A new ‘anti-troll' law in Australia will hold social media platforms liable for hurtful comments on their websites.
The law will define the social media companies such as Facebook and Instagram as the publisher of the comments which will allow them to be targeted for defamation claims.
If a claim goes to court, the platform will be required to ‘unmask’ a troll - providing an email address, phone number or relevant personal detail. But critics question whether the changes will help curb rates of online bullying.
Jennifer Beckett, lecturer in media and communications at the University of Melbourne, tells Kathryn Ryan it’s another step towards trying to define social media companies as publishers in order to force accountability for what ends up on the platform.
“It also enables us to look at a lot of other stuff that’s going on on those platforms as well. It’s part of a broader push to see those tech platforms taking a lot more responsibility, but it’s also a first step in looking at how they might be broken up.
“Once we start to define them as publishers, they’re going to have to think about how they operate and it’s putting a crack in their armour as it were. It’s going to enable people to start thinking more effectively about how that might work.”
She says there’s a distinction between trolling and defamation, while trolling can contain some defamation, most acts of trolling are a separate thing.
“I think there’s an issue with the way we use the word ‘trolling’, particularly in the media it’s become catch-all for everything from rick rolling all the way to very serious cases of harassment and online stalking and defamation is kind of in that mix. It’s a problem we need to address in the way we talk about these kinds of behaviours.”
Suing Facebook or Twitter is a daunting thought for any regular person, but the Australian federal government has said it would bankroll the case if one was taken as they look for a test case in court. The catch is that the victim and perpetrator would both need to be Australian citizens.
And anyone committed enough to trolling could easily hide behind a VPN so that it appears to Facebook that it’s not an Australian account.
“We already have a lot of legislation in place that can do a lot of this work, I do not understand why you would want to put this legislation in place except for the fact that it is going to force social media companies to collect an awful lot more data on the identity of Australians with social media accounts.

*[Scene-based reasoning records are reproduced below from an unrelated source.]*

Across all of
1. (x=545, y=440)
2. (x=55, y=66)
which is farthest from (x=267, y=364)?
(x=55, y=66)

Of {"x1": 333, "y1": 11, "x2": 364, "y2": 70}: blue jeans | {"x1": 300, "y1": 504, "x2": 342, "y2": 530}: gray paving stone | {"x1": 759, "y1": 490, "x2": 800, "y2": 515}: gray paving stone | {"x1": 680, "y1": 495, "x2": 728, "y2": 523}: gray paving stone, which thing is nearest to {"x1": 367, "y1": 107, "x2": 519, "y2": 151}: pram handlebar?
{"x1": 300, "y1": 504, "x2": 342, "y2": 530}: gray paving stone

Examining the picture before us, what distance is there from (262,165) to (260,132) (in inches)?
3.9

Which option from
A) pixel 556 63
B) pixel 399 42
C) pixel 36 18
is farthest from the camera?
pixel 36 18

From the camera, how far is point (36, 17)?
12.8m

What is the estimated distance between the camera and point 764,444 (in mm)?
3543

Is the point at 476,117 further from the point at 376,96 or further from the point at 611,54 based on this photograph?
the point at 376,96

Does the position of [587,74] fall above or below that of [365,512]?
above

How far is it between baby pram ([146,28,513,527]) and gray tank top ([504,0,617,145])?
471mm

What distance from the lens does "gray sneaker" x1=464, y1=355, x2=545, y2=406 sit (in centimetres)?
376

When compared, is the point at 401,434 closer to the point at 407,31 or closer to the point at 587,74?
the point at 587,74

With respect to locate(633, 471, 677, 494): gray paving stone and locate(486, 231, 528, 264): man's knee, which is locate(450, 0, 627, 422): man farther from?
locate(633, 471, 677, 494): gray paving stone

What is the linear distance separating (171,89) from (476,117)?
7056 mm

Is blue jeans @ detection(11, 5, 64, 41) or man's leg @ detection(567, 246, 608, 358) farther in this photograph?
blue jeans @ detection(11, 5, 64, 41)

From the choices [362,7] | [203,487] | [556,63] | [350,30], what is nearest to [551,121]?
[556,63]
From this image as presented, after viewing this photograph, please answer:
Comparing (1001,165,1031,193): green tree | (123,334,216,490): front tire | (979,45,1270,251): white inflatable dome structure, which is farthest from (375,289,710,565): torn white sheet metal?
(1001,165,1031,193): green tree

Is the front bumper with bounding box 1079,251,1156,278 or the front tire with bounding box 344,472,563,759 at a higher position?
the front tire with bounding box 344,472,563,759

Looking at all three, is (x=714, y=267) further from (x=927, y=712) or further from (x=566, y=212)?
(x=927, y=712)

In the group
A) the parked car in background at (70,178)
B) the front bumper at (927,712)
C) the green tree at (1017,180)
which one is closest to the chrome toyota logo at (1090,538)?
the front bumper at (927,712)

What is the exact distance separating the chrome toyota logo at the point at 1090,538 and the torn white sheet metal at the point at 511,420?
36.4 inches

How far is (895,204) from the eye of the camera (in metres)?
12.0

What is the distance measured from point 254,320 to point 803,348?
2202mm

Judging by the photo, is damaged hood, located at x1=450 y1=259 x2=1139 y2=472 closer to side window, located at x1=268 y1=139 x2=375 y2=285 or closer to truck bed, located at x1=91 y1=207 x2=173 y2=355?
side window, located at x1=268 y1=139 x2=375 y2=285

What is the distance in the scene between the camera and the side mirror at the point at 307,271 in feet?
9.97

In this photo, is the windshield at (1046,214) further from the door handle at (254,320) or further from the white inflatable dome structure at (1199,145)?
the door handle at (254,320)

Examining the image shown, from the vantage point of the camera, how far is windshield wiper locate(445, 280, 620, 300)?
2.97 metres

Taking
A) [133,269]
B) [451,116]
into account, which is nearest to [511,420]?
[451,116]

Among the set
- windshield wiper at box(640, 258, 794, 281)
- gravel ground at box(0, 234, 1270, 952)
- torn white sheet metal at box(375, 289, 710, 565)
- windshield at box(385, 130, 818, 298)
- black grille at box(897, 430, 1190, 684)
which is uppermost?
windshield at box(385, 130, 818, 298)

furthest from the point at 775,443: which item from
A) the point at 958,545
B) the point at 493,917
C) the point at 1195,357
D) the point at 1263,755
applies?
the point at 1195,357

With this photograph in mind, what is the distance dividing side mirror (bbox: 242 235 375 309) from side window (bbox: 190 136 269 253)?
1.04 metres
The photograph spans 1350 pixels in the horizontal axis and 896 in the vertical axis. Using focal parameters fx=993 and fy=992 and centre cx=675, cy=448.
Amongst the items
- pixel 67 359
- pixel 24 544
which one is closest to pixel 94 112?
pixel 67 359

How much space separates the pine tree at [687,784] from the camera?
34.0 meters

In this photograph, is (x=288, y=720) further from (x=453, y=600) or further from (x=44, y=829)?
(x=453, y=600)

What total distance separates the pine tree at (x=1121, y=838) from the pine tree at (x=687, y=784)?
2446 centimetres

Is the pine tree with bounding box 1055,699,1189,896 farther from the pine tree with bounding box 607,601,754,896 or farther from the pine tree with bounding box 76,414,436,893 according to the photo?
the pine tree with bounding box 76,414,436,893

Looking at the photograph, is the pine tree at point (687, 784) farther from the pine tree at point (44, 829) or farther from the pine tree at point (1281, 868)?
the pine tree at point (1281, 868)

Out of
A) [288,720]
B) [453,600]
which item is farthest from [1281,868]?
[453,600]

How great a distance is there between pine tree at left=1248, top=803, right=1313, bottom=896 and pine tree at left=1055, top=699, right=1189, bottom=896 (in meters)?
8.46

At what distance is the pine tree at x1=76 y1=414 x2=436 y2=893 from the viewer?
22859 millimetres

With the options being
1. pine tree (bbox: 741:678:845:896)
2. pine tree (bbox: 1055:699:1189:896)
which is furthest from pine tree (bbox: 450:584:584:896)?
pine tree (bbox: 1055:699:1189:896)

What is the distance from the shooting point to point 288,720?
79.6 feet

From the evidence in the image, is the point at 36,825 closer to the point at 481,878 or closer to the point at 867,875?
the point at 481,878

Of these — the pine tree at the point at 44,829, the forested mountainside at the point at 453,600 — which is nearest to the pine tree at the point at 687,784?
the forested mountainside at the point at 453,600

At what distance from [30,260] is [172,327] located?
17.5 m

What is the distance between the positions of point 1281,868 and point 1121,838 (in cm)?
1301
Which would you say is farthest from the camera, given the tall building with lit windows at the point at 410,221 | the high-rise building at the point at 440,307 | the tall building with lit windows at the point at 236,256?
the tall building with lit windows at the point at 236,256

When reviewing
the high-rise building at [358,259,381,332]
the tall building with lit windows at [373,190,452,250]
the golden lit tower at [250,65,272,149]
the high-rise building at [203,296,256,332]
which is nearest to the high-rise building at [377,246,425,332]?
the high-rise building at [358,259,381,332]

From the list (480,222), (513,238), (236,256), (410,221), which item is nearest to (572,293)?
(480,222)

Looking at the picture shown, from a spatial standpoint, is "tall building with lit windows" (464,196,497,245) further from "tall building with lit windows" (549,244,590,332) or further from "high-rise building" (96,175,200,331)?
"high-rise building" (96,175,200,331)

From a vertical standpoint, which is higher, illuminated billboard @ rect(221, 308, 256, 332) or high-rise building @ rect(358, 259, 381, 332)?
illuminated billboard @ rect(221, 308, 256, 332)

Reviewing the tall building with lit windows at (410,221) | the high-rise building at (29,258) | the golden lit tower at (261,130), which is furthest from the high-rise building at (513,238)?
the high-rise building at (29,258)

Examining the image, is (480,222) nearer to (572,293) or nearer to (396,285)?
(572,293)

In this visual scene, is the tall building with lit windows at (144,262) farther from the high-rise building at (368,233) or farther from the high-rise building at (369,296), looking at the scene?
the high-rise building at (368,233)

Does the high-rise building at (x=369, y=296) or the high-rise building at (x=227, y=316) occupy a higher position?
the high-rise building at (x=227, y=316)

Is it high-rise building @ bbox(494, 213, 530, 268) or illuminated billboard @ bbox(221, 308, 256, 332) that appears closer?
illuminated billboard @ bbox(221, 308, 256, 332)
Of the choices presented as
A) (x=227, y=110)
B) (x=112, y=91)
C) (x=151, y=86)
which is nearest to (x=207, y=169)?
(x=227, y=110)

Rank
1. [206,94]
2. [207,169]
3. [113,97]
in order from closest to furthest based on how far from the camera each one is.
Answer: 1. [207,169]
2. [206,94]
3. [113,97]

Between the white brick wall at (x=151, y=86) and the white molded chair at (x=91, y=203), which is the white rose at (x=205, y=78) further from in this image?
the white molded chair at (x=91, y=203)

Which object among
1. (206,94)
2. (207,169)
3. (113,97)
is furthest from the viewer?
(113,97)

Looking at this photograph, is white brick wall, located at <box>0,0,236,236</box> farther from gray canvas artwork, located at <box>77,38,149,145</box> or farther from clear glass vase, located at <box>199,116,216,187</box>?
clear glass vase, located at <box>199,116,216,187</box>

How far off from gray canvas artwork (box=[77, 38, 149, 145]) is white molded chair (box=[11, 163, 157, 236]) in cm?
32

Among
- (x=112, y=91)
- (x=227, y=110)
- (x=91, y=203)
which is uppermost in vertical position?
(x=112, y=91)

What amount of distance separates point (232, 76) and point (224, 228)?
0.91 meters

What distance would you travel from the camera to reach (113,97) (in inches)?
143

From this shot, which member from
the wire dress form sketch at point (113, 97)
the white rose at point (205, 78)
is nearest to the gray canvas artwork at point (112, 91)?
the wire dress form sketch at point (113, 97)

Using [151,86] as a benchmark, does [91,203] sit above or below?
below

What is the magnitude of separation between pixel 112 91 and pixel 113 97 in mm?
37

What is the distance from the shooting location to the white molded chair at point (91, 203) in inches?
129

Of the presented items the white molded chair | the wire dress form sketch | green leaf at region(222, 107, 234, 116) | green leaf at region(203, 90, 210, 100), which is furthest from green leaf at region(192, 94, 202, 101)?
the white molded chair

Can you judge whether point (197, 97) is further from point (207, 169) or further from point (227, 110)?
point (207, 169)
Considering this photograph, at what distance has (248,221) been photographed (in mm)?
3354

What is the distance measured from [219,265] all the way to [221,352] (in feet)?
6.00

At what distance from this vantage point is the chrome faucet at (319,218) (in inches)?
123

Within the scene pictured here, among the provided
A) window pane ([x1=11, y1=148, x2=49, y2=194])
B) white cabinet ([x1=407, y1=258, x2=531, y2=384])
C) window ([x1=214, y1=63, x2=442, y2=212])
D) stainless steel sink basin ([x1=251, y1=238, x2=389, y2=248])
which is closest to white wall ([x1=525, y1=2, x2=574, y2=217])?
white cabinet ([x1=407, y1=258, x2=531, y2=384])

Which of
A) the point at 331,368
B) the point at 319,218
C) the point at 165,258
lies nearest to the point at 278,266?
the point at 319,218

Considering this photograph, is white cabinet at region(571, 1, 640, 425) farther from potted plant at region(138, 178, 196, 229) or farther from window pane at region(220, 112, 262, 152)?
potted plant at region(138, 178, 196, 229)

“That was something the government wanted to do earlier on this year and it was met with so much criticism that they walked back on it. My concern here is that this is really an attempt by stealth to those social media ID laws requiring social media companies to gather that information on anyone and then say, it wasn’t us, it was the social media companies.”
One of the recommendations in the scrapped law is that Australians provide ID to open social media accounts, which would be retroactive for people already on social media. Under the new legislation the processes will be in the hands of social media companies to enforce.
“Effectively you’re handing over your driver’s license and a bunch of other IDs to social media companies to hold so they know exactly who you are. That’s problematic on levels of privacy, it’s problematic on levels of data protection. If they get hacked, what are they going to do with all that data? That’s a real concern. Aside from that, ending online anonymity is not going to end trolling.”